Remedy's assessment: Unremedied

Mr Z is a Polish-Australian who moved to Australia with his wife and their 2-year-old son. After nearly 3 years, the family returned to Poland, with the intention of permanent relocation. However, Mrs Z soon changed her mind, and took the boy to Australia without his father’s consent. The couple divorced, with Polish courts granting sole custody of the child to his father, and the Family Court of Western Australia granting sole custody to his mother.

Mr Z applied under the Hague Convention on Civil Aspects of International Child Abduction for the return of his son to Poland. Eighteen months later, when his first application was unsuccessful, he applied under the Hague Convention for access and custody.
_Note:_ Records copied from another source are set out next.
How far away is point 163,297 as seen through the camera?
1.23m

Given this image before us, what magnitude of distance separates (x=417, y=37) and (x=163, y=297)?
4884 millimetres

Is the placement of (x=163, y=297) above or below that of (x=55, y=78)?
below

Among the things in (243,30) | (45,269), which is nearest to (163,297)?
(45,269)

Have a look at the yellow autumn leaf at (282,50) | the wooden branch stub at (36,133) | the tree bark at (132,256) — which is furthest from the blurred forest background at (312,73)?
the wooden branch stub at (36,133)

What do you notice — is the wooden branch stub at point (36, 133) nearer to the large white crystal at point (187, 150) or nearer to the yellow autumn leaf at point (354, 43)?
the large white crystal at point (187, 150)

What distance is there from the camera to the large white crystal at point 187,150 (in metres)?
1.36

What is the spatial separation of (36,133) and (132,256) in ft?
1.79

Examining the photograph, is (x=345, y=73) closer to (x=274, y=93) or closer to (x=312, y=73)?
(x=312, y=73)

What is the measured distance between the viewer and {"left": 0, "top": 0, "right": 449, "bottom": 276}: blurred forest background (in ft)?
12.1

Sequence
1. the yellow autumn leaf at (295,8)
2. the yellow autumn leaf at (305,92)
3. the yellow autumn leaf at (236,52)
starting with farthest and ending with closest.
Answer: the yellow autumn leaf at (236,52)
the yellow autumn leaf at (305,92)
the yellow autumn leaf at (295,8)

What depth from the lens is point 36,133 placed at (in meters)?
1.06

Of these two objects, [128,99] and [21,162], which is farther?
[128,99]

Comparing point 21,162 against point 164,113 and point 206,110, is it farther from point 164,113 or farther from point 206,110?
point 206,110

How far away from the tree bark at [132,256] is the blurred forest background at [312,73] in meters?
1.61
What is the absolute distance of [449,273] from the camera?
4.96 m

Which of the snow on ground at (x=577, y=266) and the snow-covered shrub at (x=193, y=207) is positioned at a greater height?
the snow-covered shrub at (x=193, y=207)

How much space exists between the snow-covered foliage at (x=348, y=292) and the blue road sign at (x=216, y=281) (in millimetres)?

The WA Family Court granted Mr Z supervised access to his son in Australia, two-and-a-half years after he had first applied.

The UN Human Rights Committee found that Australia’s failure to guarantee personal relations and regular contact between Mr Z and his son constituted arbitrary interference with family life and violation of the right of families and children to protection. Also, Australia’s failure to deal expeditiously with Mr Z’s custody and access applications amount to a violation of his rights concerning fair hearings. An effective remedy would include ensuring regular contact between father and son and compensation for the violations of their rights. Australia must also act to prevent similar violations recurring.